The following ASCII example is given on Paul Bourke’s page.

[25]:

ascii_example = b"""ply
format ascii 1.0
comment made by Greg Turk
comment this file is a cube
element vertex 8
property float x
property float y
property float z
element face 6
property list uchar int vertex_index
end_header
0 0 0
0 0 1
0 1 1
0 1 0
1 0 0
1 0 1
1 1 1
1 1 0
4 0 1 2 3
4 7 6 5 4
4 0 4 5 1
4 1 5 6 2
4 2 6 7 3
4 3 7 4 0
"""

[26]:

pp.pprint(parse_bytes(ply_header, ascii_example))

PlyHeader(format=<PlyFormat.ASCII: 1>, comment=['made by Greg Turk', 'this file is a cube'], elements=[PlyElement(name='vertex', size=8, properties=[PlyProperty(dtype=PlyPrimitiveType(dtype=dtype('float32')), name='x'), PlyProperty(dtype=PlyPrimitiveType(dtype=dtype('float32')), name='y'), PlyProperty(dtype=PlyPrimitiveType(dtype=dtype('float32')), name='z')]), PlyElement(name='face', size=6, properties=[PlyProperty(dtype=PlyListType(size_type=PlyPrimitiveType(dtype=dtype('uint8')), value_type=PlyPrimitiveType(dtype=dtype('int32'))), name='vertex_index')])])

No for the fun part! The header that we read actually encodes the parser for the rest of the file!

[27]:

pp.pprint(parse_bytes(ply_file, ascii_example))
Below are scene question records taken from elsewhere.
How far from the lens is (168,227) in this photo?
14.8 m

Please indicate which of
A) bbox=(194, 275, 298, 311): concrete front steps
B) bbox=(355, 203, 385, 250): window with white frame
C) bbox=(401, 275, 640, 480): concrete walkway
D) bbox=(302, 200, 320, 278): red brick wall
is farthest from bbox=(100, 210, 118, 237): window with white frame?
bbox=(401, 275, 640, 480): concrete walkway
{ 'data': { 'face': [ {'vertex_index': [0, 1, 2, 3]},
                      {'vertex_index': [7, 6, 5, 4]},
                      {'vertex_index': [0, 4, 5, 1]},
                      {'vertex_index': [1, 5, 6, 2]},
                      {'vertex_index': [2, 6, 7, 3]},
                      {'vertex_index': [3, 7, 4, 0]}],
            'vertex': [ {'x': 0.0, 'y': 0.0, 'z': 0.0},
                        {'x': 0.0, 'y': 0.0, 'z': 1.0},
                        {'x': 0.0, 'y': 1.0, 'z': 1.0},
                        {'x': 0.0, 'y': 1.0, 'z': 0.0},
                        {'x': 1.0, 'y': 0.0, 'z': 0.0},
                        {'x': 1.0, 'y': 0.0, 'z': 1.0},
                        {'x': 1.0, 'y': 1.0, 'z': 1.0},
                        {'x': 1.0, 'y': 1.0, 'z': 0.0}]},
  'header': PlyHeader(format=<PlyFormat.ASCII: 1>, comment=['made by Greg Turk', 'this file is a cube'], elements=[PlyElement(name='vertex', size=8, properties=[PlyProperty(dtype=PlyPrimitiveType(dtype=dtype('float32')), name='x'), PlyProperty(dtype=PlyPrimitiveType(dtype=dtype('float32')), name='y'), PlyProperty(dtype=PlyPrimitiveType(dtype=dtype('float32')), name='z')]), PlyElement(name='face', size=6, properties=[PlyProperty(dtype=PlyListType(size_type=PlyPrimitiveType(dtype=dtype('uint8')), value_type=PlyPrimitiveType(dtype=dtype('int32'))), name='vertex_index')])])}

The Stanford Bunny

Now that we have the capability to parse binary PLY files, we can load the Stanford Bunny. For visualisation purposes it helps to know that all faces in this file are triangles.

[28]:

from pathlib import Path

bunny = parse_bytes(ply_file, Path("_static/stanford_bunny.ply").open(mode="rb").read())

[29]:

vertices = bunny["data"]["vertex"].view((np.float32, 3))
triangles = np.array([row["vertex_indices"] for row in bunny["data"]["face"]])

[30]:

from mpl_toolkits import mplot3d
from matplotlib import pyplot as plt
# For interactive use: install ipympl and run:
# %matplotlib widget

[31]:

fig = plt.figure(figsize=(12,12))
ax = plt.axes(projection="3d")
ax.azim = -18
ax.elev = 15
ax.plot_trisurf(*vertices.T[[2,0,1]], triangles=triangles);

Parsing Memory mapped OpenFOAM files

The final example is to read an OpenFOAM file as a memory mapped array. There are some details that need attention.

import mmap
import numpy as np
from byteparsing import parse_bytes
from byteparsing.openfoam import foam_file

f = Path("pipeFlow/1.0/U").open(mode="r+b")
with mmap.mmap(f.fileno(), 0) as mm:
  content = parse_bytes(foam_file, mm)
  result = content["data"]["internalField"]

  <<do work ...>>

  del result
  del content

The content is returned in the form of a nested dictionary. The "internalField" item is a name that one often finds in OpenFOAM files. The result object is a Numpy ndarray created using a np.frombuffer call. Any mutations to the Numpy array are directly reflected on the disk. This means that accessing large amounts of data can be extremely efficient in terms of memory footprint.

The final two del statements are necessary to ensure that no reference to the memory-mapped data outlives the memory map itself, which is closed as soon as we leave the with mmap ... context.